Bocaux ou répétitions, telle est la question
Bocaux ou répétitions, telle est la question

L’autre soir, en descendant à la cave, j’ai du me rendre à l’évidence. Mon placard à confitures est bientôt vide. Il faut dire que cette année, avec toutes ces répétitions pour la Fête des vignerons, je n’ai guère eu l’occasion de cueillir fraises, rhubarbes ou cerises et encore moins de confiturer.

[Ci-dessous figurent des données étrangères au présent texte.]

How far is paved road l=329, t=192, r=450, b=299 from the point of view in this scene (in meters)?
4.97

Alors mercredi dernier, comme les grosses chaleurs étaient passées et que ni orages, ni répétitions n’étaient annoncés pour l’après-midi, je me suis rendue au self-cueillette d’Attalens (FR), chez la famille Perroud, à quelques encablures de Vevey. Je plonge donc avec plaisir mes mains dans les fraisiers, à la recherche de fruits bien mûrs, profitant d’un répit bienvenu dans le rythme infernal que dicte cette participation à la fête, avec les impératifs du travail, la fatigue qui s’accumule, les inquiétudes liées à l’organisation familiale de l’été, etc.
Mais tout à coup, j’entends une voix d’enfant, quelques rangs plus loin, fredonner un air qui me fait aussitôt relever la tête

Dans notre main, l’esprit de la terre
Dans notre esprit, le fruit de la terre,
Les grains, la chair, le cœur de la terre
Sur le chemin, l’odeur de la terre

Ce n’est pas vrai, ne me dites pas que La Fête des Vignerons s’invite jusque dans les champs de fraises! C’est plus fort que moi, je ne peux pas m’empêcher de reprendre les paroles de ce chant écrit pour le spectacle par Blaise Hofmann. Le petit me jette un regard étonné, tandis que sa maman amusée me lance: « Alors vous, c’est sûr, vous faites la Fête des Vignerons…»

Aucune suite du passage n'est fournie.